## QUOTED PASSAGE
From mboxrd@z Thu Jan  1 00:00:00 1970
From: Ben Greear <greearb@candelatech.com>
Subject: Re: [e1000 2.6 10/11] TxDescriptors -> 1024 default
Date: Thu, 11 Sep 2003 15:15:19 -0700
Sender: netdev-bounce@oss.sgi.com
Message-ID: <3F60F3F7.6090203@candelatech.com>
References: <Pine.LNX.4.44.0309081953510.1261-100000@localhost.localdomain>	<3F60CA6D.9090503@pobox.com>	<3F60D0F3.8080006@candelatech.com>	<20030911131219.0ab8dfdd.davem@redhat.com>	<3F60DDCC.5020906@candelatech.com>	<20030911140746.4f0384a1.davem@redhat.com>	<3F60E947.4090005@candelatech.com> <20030911142906.74d9dfe5.davem@redhat.com>
Mime-Version: 1.0
Content-Type: text/plain; charset=us-ascii; format=flowed
Content-Transfer-Encoding: 7bit
Cc: jgarzik@pobox.com, scott.feldman@intel.com, netdev@oss.sgi.com,
   ricardoz@us.ibm.com
Return-path: <netdev-bounce@oss.sgi.com>
To: "David S. Miller" <davem@redhat.com>
In-Reply-To: <20030911142906.74d9dfe5.davem@redhat.com>
Errors-to: netdev-bounce@oss.sgi.com
List-Id: netdev.vger.kernel.org

David S. Miller wrote:
> On Thu, 11 Sep 2003 14:29:43 -0700
> Ben Greear <greearb@candelatech.com> wrote:
> 
> 
>>Thanks for that clarification.  Is there no way to tell
>>at 'sendto' time that the buffers are over-full, and either
>>block or return -EBUSY or something like that?
> 
> 
> The TX queue state can change by hundreds of packets by
> the time we are finished making the "decision", also how would
> you like to "wake" up sockets when the TX queue is liberated.

So, at some point the decision is already made that we must drop
the packet, or that we can enqueue it.  This is where I would propose
we block the thing trying to enqueue, or at least propagate a failure
code back up the stack(s) so that the packet can be retried by the
calling layer.

Preferably, one would propagate the error all the way to userspace
and let them deal with it, just like we currently deal with socket
queue full issues.

> That extra overhead and logic would be wonderful for performance.

The cost of a retransmit is also expensive, whether it is some hacked
up UDP protocol or for TCP.  Even if one had to implement callbacks
from the device queue to the interested sockets, this should not
be a large performance hit.

> 
> No, this is all nonsense.  Packet scheduling and queueing is
> an opaque layer to all the upper layers.  It is the only sensible
> design.

## DATA

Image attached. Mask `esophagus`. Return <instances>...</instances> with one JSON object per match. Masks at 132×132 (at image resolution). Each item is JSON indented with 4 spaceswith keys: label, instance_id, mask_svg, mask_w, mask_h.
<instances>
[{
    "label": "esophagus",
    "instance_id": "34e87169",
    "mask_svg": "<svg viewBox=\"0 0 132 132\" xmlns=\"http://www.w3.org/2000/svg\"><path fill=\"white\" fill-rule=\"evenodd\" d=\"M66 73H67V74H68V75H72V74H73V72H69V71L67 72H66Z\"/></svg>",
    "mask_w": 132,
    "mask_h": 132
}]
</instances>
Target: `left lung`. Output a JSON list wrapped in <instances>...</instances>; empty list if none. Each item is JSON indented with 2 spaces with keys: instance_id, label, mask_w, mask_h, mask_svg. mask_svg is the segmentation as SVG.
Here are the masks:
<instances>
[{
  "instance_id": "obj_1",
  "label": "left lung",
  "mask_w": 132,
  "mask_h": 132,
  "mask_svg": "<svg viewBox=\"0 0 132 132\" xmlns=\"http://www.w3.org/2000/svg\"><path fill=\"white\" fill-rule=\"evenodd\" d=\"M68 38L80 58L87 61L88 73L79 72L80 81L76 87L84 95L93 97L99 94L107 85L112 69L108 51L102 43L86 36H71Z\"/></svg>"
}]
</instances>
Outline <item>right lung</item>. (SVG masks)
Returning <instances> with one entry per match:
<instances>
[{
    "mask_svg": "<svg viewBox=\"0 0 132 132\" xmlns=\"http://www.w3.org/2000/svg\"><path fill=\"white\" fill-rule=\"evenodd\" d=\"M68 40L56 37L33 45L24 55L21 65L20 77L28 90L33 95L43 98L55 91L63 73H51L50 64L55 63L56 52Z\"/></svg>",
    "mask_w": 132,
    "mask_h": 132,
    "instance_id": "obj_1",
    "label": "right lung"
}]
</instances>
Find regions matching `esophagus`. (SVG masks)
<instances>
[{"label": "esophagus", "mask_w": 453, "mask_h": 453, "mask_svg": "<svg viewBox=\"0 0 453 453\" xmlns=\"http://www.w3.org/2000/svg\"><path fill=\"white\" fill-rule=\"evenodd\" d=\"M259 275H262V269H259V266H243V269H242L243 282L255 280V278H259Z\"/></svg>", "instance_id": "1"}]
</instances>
* * *
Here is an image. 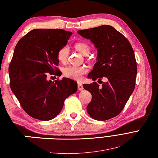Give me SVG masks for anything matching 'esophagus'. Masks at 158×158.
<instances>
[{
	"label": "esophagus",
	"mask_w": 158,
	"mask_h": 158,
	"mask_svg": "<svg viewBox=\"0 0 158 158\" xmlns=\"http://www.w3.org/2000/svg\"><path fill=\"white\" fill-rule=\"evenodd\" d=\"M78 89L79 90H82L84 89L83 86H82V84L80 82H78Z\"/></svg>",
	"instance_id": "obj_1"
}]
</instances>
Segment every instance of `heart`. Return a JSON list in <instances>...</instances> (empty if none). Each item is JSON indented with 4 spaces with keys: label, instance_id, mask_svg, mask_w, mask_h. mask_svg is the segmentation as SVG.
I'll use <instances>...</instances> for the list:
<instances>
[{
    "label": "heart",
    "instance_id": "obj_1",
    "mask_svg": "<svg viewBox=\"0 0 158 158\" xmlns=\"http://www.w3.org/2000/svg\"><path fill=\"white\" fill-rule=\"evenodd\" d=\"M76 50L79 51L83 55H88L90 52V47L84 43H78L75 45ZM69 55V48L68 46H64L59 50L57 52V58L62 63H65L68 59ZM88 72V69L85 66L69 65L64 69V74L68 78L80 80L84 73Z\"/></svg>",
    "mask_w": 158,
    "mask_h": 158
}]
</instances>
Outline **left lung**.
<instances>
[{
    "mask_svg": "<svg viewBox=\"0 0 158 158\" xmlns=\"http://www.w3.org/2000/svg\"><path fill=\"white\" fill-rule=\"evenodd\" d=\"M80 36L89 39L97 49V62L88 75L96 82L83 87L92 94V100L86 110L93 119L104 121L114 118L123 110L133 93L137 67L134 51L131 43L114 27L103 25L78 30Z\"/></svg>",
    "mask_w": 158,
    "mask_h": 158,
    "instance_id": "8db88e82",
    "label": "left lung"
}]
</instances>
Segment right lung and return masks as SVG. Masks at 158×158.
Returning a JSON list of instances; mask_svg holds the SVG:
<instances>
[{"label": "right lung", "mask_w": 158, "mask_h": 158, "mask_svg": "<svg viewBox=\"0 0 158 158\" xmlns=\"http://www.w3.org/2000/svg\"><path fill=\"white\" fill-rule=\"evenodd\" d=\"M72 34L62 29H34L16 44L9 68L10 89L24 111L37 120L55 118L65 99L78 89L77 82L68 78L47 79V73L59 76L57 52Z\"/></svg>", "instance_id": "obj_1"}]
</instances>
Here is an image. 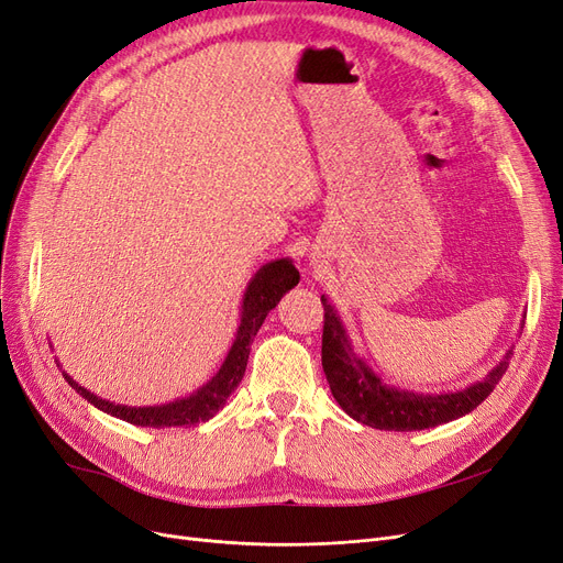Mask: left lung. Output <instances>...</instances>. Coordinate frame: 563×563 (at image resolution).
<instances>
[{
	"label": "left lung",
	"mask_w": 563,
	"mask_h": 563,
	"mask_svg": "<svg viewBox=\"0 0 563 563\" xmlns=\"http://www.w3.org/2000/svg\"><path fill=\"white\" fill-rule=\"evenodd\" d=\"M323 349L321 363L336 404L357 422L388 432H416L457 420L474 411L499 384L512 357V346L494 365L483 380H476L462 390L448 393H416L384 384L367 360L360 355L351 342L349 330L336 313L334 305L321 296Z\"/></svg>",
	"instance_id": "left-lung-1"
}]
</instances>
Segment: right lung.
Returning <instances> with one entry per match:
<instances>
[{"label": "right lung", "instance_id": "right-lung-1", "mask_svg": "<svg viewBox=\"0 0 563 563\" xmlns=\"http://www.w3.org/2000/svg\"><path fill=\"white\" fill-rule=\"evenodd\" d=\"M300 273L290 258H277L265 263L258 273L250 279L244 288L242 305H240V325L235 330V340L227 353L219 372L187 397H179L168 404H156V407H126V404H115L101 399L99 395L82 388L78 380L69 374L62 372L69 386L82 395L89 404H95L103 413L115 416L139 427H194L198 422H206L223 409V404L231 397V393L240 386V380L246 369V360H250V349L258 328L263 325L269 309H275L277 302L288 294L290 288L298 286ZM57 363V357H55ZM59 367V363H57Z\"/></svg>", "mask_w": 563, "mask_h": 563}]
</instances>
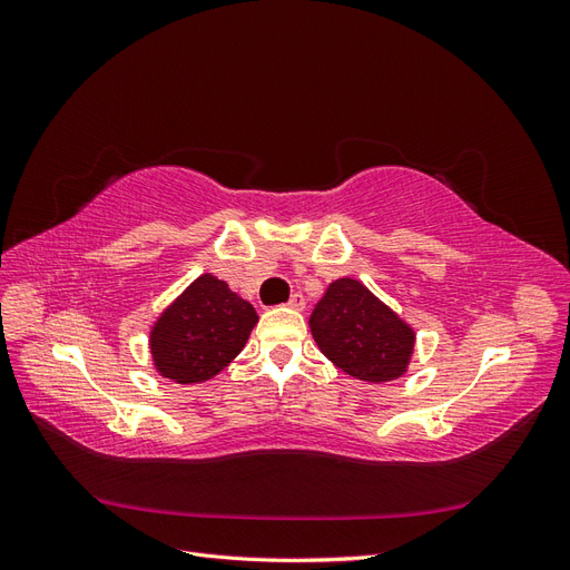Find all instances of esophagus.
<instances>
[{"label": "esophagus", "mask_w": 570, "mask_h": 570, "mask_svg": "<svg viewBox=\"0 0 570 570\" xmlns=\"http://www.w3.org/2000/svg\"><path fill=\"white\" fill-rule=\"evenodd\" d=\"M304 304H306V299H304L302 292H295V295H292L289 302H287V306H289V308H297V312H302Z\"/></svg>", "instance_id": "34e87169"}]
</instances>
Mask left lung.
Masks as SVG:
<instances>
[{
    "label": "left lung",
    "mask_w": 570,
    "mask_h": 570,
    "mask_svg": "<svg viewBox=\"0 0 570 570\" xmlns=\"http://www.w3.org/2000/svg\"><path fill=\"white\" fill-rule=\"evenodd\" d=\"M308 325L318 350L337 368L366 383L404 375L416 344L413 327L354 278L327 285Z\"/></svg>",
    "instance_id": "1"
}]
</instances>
--
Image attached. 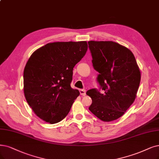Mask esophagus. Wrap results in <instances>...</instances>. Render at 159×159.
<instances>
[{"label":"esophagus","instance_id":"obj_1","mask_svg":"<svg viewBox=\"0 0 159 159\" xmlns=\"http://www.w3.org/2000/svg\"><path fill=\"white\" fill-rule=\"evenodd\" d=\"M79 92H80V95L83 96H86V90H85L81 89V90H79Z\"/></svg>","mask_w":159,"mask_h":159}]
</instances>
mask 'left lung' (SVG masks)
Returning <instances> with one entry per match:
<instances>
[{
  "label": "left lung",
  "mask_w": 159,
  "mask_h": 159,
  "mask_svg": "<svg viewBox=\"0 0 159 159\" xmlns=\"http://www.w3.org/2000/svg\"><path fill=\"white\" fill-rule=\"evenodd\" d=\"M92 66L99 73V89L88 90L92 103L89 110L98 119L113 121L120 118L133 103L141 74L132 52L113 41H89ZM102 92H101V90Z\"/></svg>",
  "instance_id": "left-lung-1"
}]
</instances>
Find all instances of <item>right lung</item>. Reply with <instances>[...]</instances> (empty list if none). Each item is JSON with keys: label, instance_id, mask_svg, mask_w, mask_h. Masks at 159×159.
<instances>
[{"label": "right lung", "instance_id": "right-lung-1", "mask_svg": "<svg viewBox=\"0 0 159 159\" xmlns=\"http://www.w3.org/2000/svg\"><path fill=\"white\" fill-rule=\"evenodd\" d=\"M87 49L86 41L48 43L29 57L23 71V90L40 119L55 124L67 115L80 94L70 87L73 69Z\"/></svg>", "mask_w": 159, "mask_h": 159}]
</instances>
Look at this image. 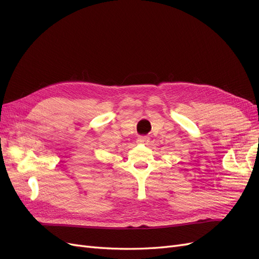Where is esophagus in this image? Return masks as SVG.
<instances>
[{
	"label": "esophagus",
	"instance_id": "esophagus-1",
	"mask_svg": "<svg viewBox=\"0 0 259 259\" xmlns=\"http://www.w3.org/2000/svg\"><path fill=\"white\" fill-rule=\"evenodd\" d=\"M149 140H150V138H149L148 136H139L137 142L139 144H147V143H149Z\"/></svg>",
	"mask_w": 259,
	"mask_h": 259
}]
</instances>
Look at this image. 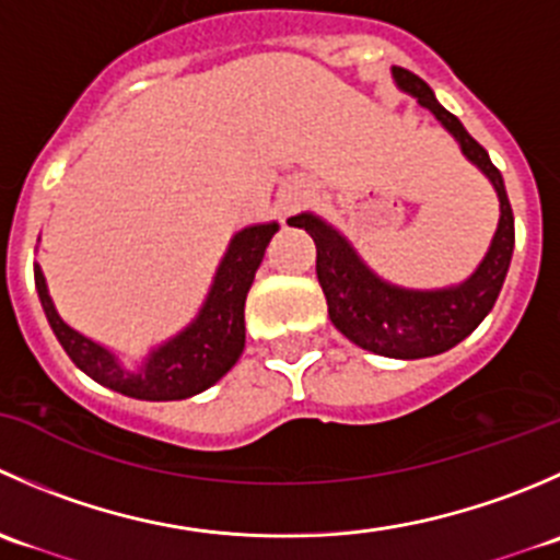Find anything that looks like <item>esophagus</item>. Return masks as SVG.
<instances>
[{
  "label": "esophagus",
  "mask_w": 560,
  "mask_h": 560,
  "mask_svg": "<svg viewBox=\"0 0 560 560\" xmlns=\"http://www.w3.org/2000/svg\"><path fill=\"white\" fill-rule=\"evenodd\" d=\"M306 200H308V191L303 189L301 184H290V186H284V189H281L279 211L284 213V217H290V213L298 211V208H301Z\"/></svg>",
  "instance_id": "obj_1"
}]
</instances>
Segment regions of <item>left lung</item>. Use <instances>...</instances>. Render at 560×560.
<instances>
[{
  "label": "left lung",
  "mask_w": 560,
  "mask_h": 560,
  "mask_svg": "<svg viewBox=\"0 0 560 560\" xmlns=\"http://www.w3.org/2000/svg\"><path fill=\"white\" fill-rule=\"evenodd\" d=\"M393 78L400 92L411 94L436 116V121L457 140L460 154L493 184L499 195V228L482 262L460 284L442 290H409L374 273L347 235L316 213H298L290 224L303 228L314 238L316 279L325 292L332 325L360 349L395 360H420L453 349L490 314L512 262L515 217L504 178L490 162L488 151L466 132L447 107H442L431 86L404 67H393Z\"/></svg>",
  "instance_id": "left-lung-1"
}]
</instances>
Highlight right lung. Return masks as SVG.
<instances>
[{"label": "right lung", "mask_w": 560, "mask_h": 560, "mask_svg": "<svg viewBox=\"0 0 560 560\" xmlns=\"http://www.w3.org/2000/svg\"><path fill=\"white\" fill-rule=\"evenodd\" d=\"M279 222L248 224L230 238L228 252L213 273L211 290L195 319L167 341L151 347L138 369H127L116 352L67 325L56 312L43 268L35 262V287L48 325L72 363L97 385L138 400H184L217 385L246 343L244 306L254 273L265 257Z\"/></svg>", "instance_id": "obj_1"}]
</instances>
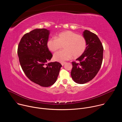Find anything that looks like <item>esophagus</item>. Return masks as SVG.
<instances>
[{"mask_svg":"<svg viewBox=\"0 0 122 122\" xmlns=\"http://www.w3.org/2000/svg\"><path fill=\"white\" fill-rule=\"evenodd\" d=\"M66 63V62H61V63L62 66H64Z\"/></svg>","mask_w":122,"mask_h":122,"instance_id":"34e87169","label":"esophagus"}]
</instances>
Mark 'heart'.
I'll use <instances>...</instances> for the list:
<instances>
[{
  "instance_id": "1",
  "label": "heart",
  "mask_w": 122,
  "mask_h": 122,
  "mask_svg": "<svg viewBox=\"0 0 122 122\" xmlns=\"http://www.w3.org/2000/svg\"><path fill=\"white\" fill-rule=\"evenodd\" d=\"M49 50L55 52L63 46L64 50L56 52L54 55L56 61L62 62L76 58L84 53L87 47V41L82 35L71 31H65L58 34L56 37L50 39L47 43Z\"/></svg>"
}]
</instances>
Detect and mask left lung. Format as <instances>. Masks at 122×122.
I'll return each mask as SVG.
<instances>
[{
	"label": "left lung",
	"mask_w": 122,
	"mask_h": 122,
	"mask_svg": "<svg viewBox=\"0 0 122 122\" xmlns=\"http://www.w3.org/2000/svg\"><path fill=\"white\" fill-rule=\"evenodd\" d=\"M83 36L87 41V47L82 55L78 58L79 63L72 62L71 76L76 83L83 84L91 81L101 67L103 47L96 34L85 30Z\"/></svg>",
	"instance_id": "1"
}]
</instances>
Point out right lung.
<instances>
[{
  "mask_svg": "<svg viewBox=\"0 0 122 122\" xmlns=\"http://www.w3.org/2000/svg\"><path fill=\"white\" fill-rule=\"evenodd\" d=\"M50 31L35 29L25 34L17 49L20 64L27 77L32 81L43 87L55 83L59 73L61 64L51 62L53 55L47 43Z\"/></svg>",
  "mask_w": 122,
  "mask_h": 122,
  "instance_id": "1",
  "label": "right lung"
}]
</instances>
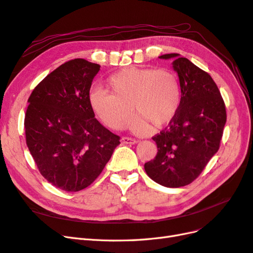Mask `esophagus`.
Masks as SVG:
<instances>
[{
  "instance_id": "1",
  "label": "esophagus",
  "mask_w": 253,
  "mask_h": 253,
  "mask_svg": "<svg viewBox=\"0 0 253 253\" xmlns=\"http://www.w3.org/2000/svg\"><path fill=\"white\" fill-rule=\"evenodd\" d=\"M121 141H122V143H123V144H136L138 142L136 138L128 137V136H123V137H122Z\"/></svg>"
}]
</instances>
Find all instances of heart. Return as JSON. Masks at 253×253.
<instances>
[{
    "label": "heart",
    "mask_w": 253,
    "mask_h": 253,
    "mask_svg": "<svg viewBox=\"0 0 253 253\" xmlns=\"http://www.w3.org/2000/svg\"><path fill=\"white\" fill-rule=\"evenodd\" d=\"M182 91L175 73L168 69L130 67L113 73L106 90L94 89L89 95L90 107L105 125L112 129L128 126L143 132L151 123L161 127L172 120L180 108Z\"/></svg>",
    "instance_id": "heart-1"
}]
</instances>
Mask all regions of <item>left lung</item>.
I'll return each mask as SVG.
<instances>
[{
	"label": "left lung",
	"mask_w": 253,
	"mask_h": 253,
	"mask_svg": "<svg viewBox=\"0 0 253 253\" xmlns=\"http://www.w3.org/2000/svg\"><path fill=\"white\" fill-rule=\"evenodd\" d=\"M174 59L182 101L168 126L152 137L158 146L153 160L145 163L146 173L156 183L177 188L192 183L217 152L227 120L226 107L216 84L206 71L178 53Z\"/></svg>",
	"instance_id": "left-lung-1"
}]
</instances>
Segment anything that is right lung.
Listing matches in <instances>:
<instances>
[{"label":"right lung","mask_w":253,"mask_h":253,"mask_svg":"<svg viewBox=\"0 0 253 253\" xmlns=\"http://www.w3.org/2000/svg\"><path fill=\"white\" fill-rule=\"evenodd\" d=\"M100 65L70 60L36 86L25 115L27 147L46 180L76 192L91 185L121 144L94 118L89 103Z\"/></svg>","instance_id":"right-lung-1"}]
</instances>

## TASK OBJECTIVE
According to the mailing-list message, why does David S. Miller object to checking at 'sendto' time whether the buffers are over-full? Answer in one to three sentences. The listing comes from a different source than the mailing-list message.

## CORRECT OUTPUT
He says the TX queue state can change by hundreds of packets by the time the "decision" has been made. He also asks how sockets would be woken up once the TX queue is liberated.